Please read the records below and return each line holding the string "attributes".
===============
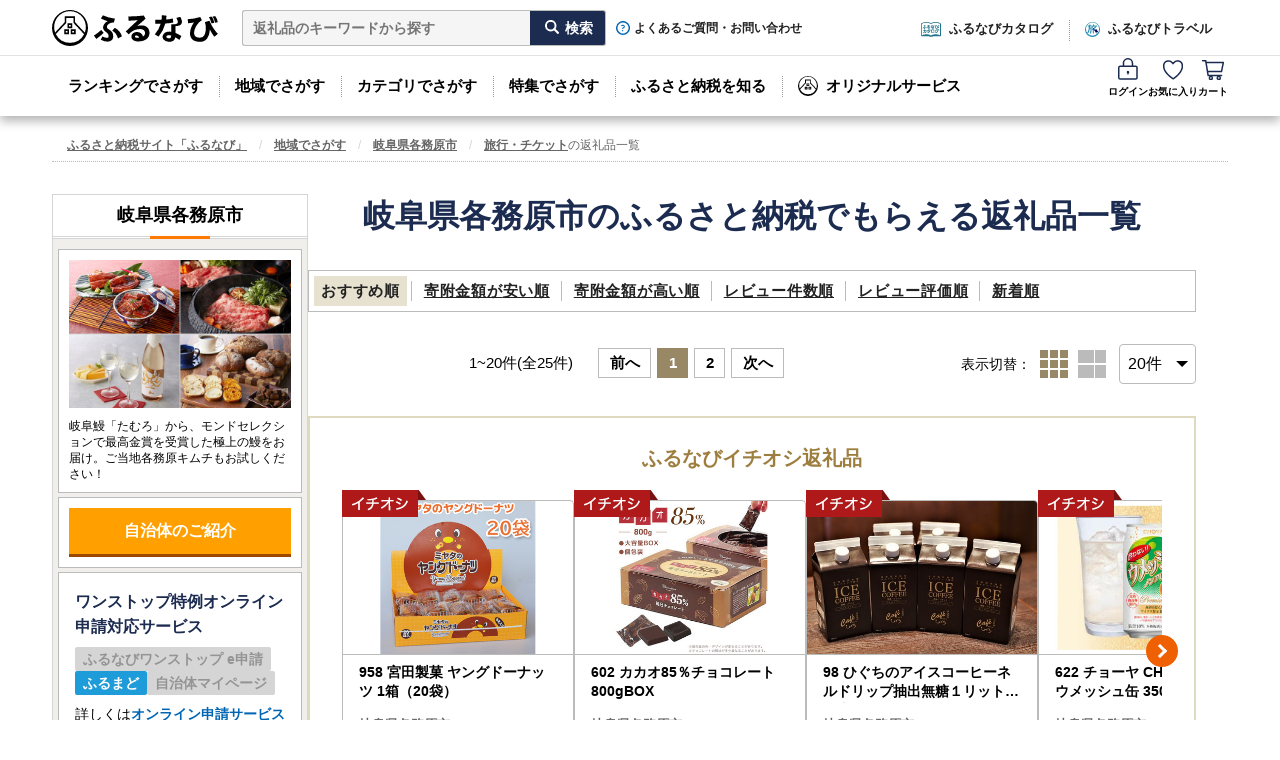

--- FILE ---
content_type: application/javascript
request_url: https://cf.furunavi.jp/js/municipal_product_search.js?45626763dd435698839acc53e75cfe142ea57412263b1f5d910379c7bbd1135b
body_size: 785
content:
(function () {
    let mainListEl = null;
    let classObserver = null;
    let domObserver = null;

    /**
     * pickup_list の transform 状態を切り替える
     * @private
     * @param {boolean} isDetail - mainList に product_list_detail が付与されているか
     * @returns {void}
     */
    const applyPickupState = (isDetail) => {
        const pickup = document.getElementById('pickup_list');
        if (!pickup) { return; }

        if (isDetail) {
            if (!pickup.dataset.prevTransform) {
                pickup.dataset.prevTransform = pickup.style.transform || '';
            }
            pickup.style.transition = 'none';
            pickup.style.transform = 'none';
        } else {
            if (pickup.dataset.prevTransform != null) {
                pickup.style.transform = pickup.dataset.prevTransform;
                requestAnimationFrame(() => pickup.style.transition = 'transform .2s ease-out');
                delete pickup.dataset.prevTransform;
            }
        }
    };

    /**
     * main_list の class 変更時の処理
     * @private
     * @returns {void}
     */
    const handleClassChange = () => {
        if (!mainListEl) { return; }
        const isDetail = mainListEl.classList.contains('product_list_detail');
        requestAnimationFrame(() => applyPickupState(isDetail));
    };

    /**
     * main_list 要素への監視をセットする
     * @private
     * @returns {void}
     */
    const bindToMainList = () => {
        const el = document.getElementById('mainList');
        if (!el || el === mainListEl) { return; }

        if (classObserver) { classObserver.disconnect() }
        mainListEl = el;

        classObserver = new MutationObserver((mutations) => {
            for (const m of mutations) {
                if (m.type === 'attributes' && m.attributeName === 'class') {
                    handleClassChange();
                    break;
                }
            }
        });
        classObserver.observe(mainListEl, { attributes: true, attributeFilter: ['class'] });

        handleClassChange();
    };

    /**
     * DOMContentLoaded で初期化
     * @private
     * @listens DOMContentLoaded
     * @returns {void}
     */
    document.addEventListener('DOMContentLoaded', () => {
        if (typeof uaSP !== 'undefined' && uaSP) { return; }

        bindToMainList();

        /**
         * main_list の DOM 再生成を監視し、監視対象を再セットする
         * @private
         * @returns {void}
         */
        domObserver = new MutationObserver(() => {
            bindToMainList();
        });
        domObserver.observe(document.body, { childList: true, subtree: true });
    });

})();

--- FILE ---
content_type: image/svg+xml
request_url: https://cf.furunavi.jp/images/icon_check.svg
body_size: 678
content:
<svg xmlns="http://www.w3.org/2000/svg" xmlns:xlink="http://www.w3.org/1999/xlink" width="31" height="23" viewBox="0 0 31 23"><path d="M8.914,20.124.579,11.789a1.976,1.976,0,0,1,2.8-2.794l6.877,6.877L25.539.589a2.006,2.006,0,0,1,2.84,0l.028.028a2.011,2.011,0,0,1,0,2.843L11.77,20.1a2,2,0,0,1-.685.45,1.975,1.975,0,0,1-2.171-.422Z"/><path d="M10.31,21.2a2.454,2.454,0,0,1-1.751-.727L.226,12.142A2.476,2.476,0,0,1,1.977,7.916a2.461,2.461,0,0,1,1.752.726l6.524,6.523L25.185.235a2.506,2.506,0,0,1,3.547,0l.025.025a2.511,2.511,0,0,1,0,3.554L12.123,20.45a2.5,2.5,0,0,1-.85.559A2.464,2.464,0,0,1,10.31,21.2ZM1.977,8.916A1.476,1.476,0,0,0,.932,11.435L9.267,19.77a1.475,1.475,0,0,0,1.621.315l.013-.005a1.5,1.5,0,0,0,.515-.338L28.053,3.106a1.511,1.511,0,0,0,0-2.136L28.028.945a1.506,1.506,0,0,0-2.135,0L10.252,16.579,3.021,9.349A1.468,1.468,0,0,0,1.977,8.916Z"/></svg>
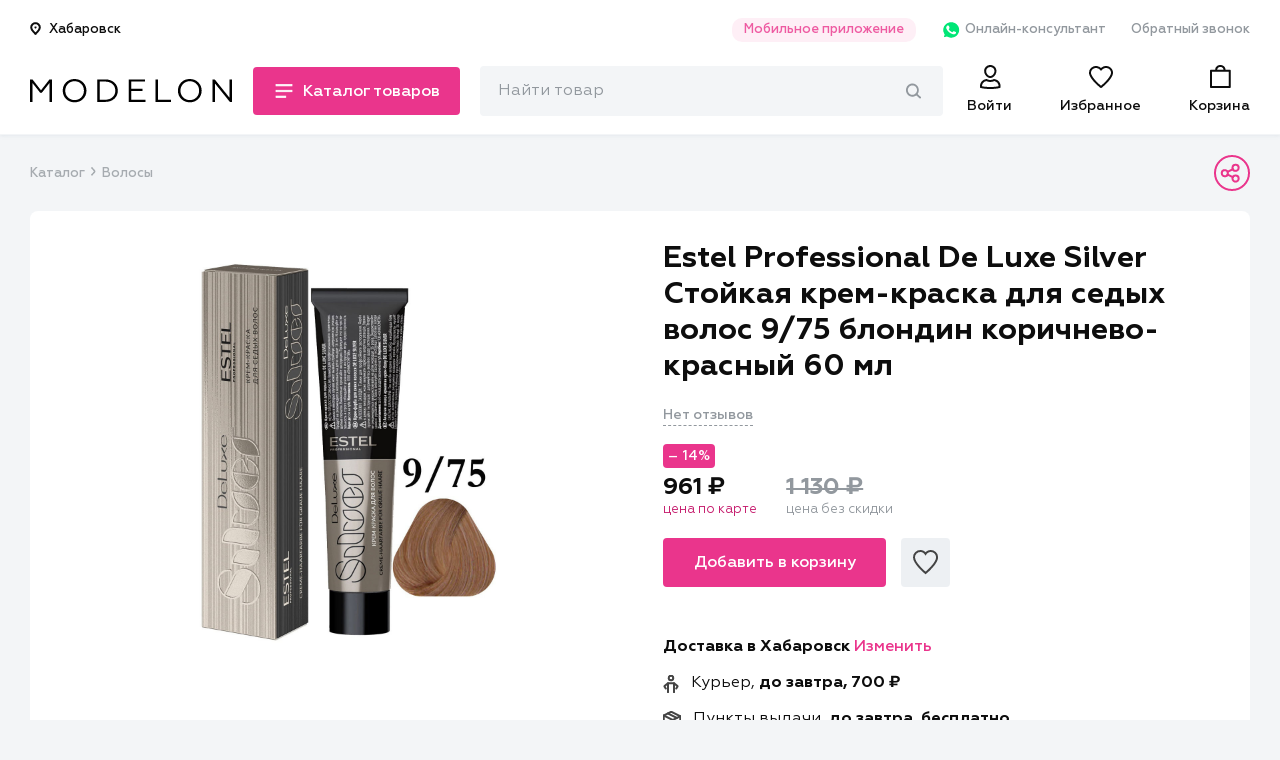

--- FILE ---
content_type: image/svg+xml
request_url: https://modelon.ru/static/images/arrow-right.svg
body_size: -89
content:
<svg width="24" height="24" fill="none" xmlns="http://www.w3.org/2000/svg"><path d="M12 8l3.293 3.293a1 1 0 010 1.414L12 16" stroke="#0D0D0D" stroke-width="2" stroke-miterlimit="10" stroke-linecap="square"/></svg>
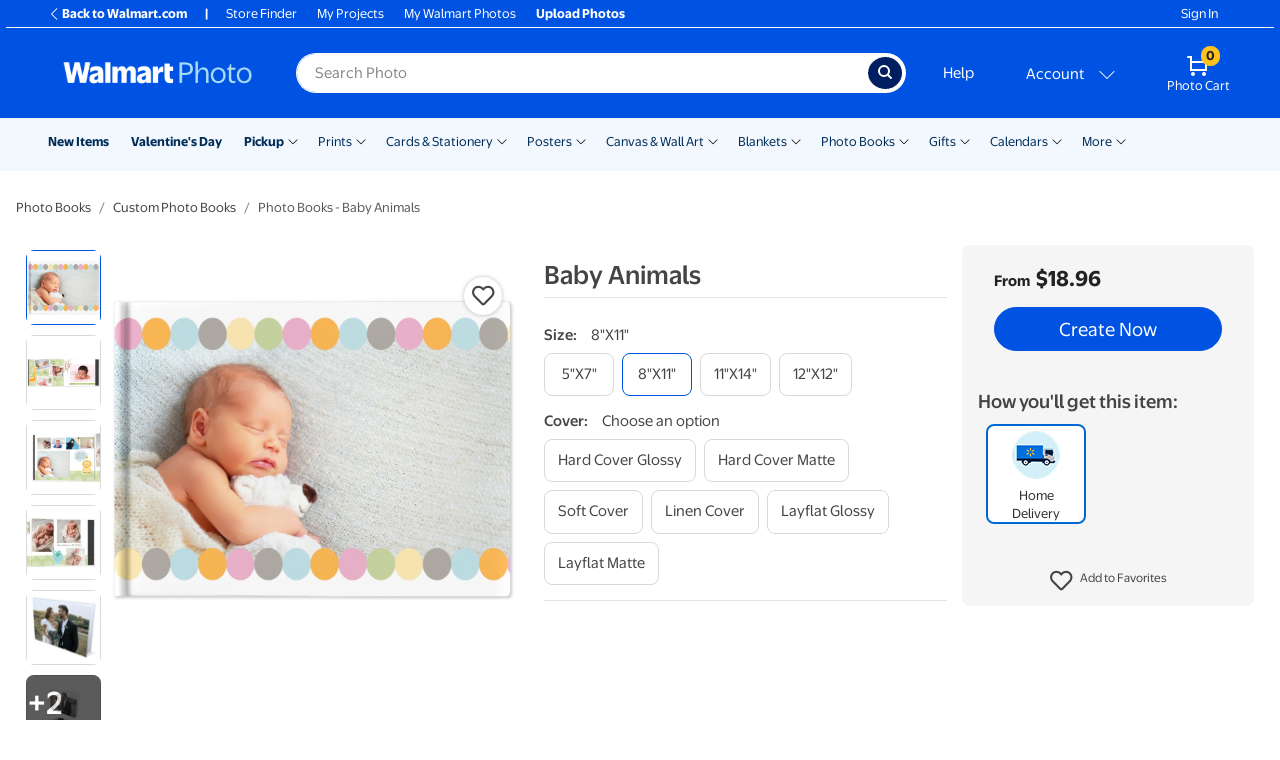

--- FILE ---
content_type: application/javascript
request_url: https://photos3.walmart.com/vite/assets/merge-D_oAPiJI.js
body_size: 723
content:
import{b as k,c as z,d as ee,e as re,f as ie,g as ae}from"./_baseFlatten-UQUwNJHG.js";import{r as ne,a as te,b as se,c as Q,d as ue,e as fe,f as oe,g as ce,h as ge}from"./_initCloneObject-je5ygXK2.js";import{a as be,b as qe,c as le}from"./get-tVDIF7rY.js";import{c as _e,d as U,r as W}from"./isObject-B0s9fYa1.js";var h,w;function Oe(){if(w)return h;w=1;var i=_e(),a=ne(),e=U(),r="[object Object]",u=Function.prototype,t=Object.prototype,q=u.toString,_=t.hasOwnProperty,c=q.call(Object);function b(l){if(!e(l)||i(l)!=r)return!1;var g=a(l);if(g===null)return!0;var f=_.call(g,"constructor")&&g.constructor;return typeof f=="function"&&f instanceof f&&q.call(f)==c}return h=b,h}var m,B;function X(){if(B)return m;B=1;var i=te(),a=be();function e(r,u,t){(t!==void 0&&!a(r[u],t)||t===void 0&&!(u in r))&&i(r,u,t)}return m=e,m}var L,x;function pe(){if(x)return L;x=1;var i=k(),a=U();function e(r){return a(r)&&i(r)}return L=e,L}var T,E;function Y(){if(E)return T;E=1;function i(a,e){if(!(e==="constructor"&&typeof a[e]=="function")&&e!="__proto__")return a[e]}return T=i,T}var G,K;function ve(){if(K)return G;K=1;var i=se(),a=Q();function e(r){return i(r,a(r))}return G=e,G}var R,H;function de(){if(H)return R;H=1;var i=X(),a=ue(),e=fe(),r=oe(),u=ce(),t=z(),q=qe(),_=pe(),c=ee(),b=le(),l=W(),g=Oe(),f=re(),O=Y(),p=ve();function v(A,D,d,Z,$,M,j){var o=O(A,d),n=O(D,d),F=j.get(n);if(F){i(A,d,F);return}var s=M?M(o,n,d+"",A,D,j):void 0,y=s===void 0;if(y){var P=q(n),I=!P&&c(n),S=!P&&!I&&f(n);s=n,P||I||S?q(o)?s=o:_(o)?s=r(o):I?(y=!1,s=a(n,!0)):S?(y=!1,s=e(n,!0)):s=[]:g(n)||t(n)?(s=o,t(o)?s=p(o):(!l(o)||b(o))&&(s=u(n))):y=!1}y&&(j.set(n,s),$(s,n,Z,M,j),j.delete(n)),i(A,d,s)}return R=v,R}var V,J;function je(){if(J)return V;J=1;var i=ie(),a=X(),e=ae(),r=de(),u=W(),t=Q(),q=Y();function _(c,b,l,g,f){c!==b&&e(b,function(O,p){if(f||(f=new i),u(O))r(c,b,p,l,_,g,f);else{var v=g?g(q(c,p),O,p+"",c,b,f):void 0;v===void 0&&(v=O),a(c,p,v)}},t)}return V=_,V}var C,N;function Ie(){if(N)return C;N=1;var i=je(),a=ge(),e=a(function(r,u,t){i(r,u,t)});return C=e,C}export{Oe as a,Ie as r};
//# sourceMappingURL=merge-D_oAPiJI.js.map


--- FILE ---
content_type: application/javascript
request_url: https://photos3.walmart.com/vite/assets/with-viewport-size-SKYvDGkc.js
body_size: 229
content:
var d=Object.defineProperty;var p=(t,e,i)=>e in t?d(t,e,{enumerable:!0,configurable:!0,writable:!0,value:i}):t[e]=i;var o=(t,e,i)=>p(t,typeof e!="symbol"?e+"":e,i);import{R as r}from"./index-CPN0bZBH.js";import{d as h}from"./debounce-BFdeUGBB.js";import{i as u}from"./ResizeObserver.es-B1PUzC5B.js";function c(){return typeof document<"u"?document.documentElement:{clientWidth:1024,clientHeight:800}}function s(){const t=c(),{clientWidth:e,clientHeight:i}=t,n=e<1024;return{width:e,height:i,isMobile:n,isDesktop:!n}}const b=t=>class extends r.Component{constructor(){super(...arguments);o(this,"state",{viewport:s()})}componentDidMount(){this.resizeObserver=new u(h(()=>{this.updateSize()},500)),this.resizeObserver.observe(c()),this.updateSize()}componentWillUnmount(){this.resizeObserver.disconnect()}updateSize(){this.setState({viewport:s()})}render(){const{viewport:i}=this.state;return r.createElement(t,{ref:n=>{this.component=n},viewport:i,...this.props})}};export{b as W,s as g};
//# sourceMappingURL=with-viewport-size-SKYvDGkc.js.map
===============
## OUTPUT FOR THIS TASK:
                if (m.type === 'attributes' && m.attributeName === 'class') {
        classObserver.observe(mainListEl, { attributes: true, attributeFilter: ['class'] });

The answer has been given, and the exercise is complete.